A tale conclusione Cartesio era già arrivato nel suo trattato “L’uomo”; infatti scrisse in una lettera a Mersenne del 21 aprile 1641 che la sede delle sensazioni «deve essere molto mobile, per poter ricevere le impressioni dei sensi, ma deve essere ricettiva solo per gli spiriti che trasmettono queste impressioni. Solo il “conarion” ha queste qualità». L’anima sembra qui ridotta ad un “homunculus”, un piccolo uomo all’interno del cervello che osserva lo schermo sul quale convergono le immagini provenienti dal nervo ottico. Si è costretti a provare una certa ammirazione per la caparbia ostinazione di Cartesio nel cercare un luogo in cui l’anima incorporea possa esercitare la sua funzione.

Ma, inutile a dirsi, la tesi che la ghiandola pineale sia la sede centrale dell’anima sposta, ma non risolve, il problema di come sia possibile l’interazione psicofisica. Se risulta arduo capire come un’anima incorporea riesca ad agire sul corpo e subirne l’azione, non minore si presenterà la difficoltà a comprendere come un’anima incorporea possa produrre dei movimenti nella ghiandola pineale e subirne gli effetti. Gli “spiriti animali”, che tanta parte hanno nella meccanica fisiologica di Cartesio, sono le particelle più sottili del sangue rarefatto dal calore del cuore: essi traggono origine dal cuore, ma si diffondono dal cervello e si muovono con grande velocità «come le parti della fiamma che esce da una lucerna».
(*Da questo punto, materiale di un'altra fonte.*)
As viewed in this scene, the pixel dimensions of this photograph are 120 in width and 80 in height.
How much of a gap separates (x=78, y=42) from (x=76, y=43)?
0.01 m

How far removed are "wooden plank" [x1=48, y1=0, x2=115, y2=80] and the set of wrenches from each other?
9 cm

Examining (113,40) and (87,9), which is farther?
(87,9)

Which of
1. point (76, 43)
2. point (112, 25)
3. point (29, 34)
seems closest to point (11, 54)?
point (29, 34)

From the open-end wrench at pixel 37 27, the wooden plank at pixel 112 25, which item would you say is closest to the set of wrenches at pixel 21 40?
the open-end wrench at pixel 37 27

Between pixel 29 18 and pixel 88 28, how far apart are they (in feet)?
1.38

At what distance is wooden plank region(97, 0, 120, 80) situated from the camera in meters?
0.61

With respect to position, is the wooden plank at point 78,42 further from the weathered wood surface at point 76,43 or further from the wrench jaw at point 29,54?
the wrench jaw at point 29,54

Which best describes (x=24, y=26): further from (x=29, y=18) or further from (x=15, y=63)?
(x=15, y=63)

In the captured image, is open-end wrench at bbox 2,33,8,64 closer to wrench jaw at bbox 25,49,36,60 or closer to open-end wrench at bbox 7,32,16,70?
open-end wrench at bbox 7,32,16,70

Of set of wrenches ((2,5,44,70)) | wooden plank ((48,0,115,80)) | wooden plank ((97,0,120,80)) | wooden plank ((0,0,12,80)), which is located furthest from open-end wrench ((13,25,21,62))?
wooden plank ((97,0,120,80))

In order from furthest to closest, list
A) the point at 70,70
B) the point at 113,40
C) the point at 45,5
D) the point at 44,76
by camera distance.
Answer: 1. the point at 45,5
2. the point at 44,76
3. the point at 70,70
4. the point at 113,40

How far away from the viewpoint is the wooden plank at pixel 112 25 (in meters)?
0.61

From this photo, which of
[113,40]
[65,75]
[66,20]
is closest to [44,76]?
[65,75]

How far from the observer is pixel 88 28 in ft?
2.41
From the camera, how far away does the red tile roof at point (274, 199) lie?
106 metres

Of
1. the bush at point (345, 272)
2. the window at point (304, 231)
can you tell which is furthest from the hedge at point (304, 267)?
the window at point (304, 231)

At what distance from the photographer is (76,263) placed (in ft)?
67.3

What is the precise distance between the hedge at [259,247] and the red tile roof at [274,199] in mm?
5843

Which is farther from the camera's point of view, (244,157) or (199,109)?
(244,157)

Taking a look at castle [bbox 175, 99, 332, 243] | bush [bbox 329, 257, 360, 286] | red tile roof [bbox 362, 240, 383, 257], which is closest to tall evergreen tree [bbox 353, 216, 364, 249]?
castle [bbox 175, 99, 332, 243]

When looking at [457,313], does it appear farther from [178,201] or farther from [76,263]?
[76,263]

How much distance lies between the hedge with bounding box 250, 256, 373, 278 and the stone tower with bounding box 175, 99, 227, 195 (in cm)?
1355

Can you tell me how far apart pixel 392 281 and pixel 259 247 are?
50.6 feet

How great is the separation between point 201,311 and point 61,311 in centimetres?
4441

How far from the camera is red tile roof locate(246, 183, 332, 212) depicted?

Così Cartesio s’illuse d’aver gettato un ponte fra le due sostanze che costituiscono l’uomo: “res cogitans” e “res extensa”. Oggi, perse le ambizioni di tali ponti levatoi, è rimasta la parte meccanica; e quel cilindro, ben oltre ogni suggestione mistico-esoterica, andrà per via endoscopica a cercare di rimuovere un’adenoma tumorale.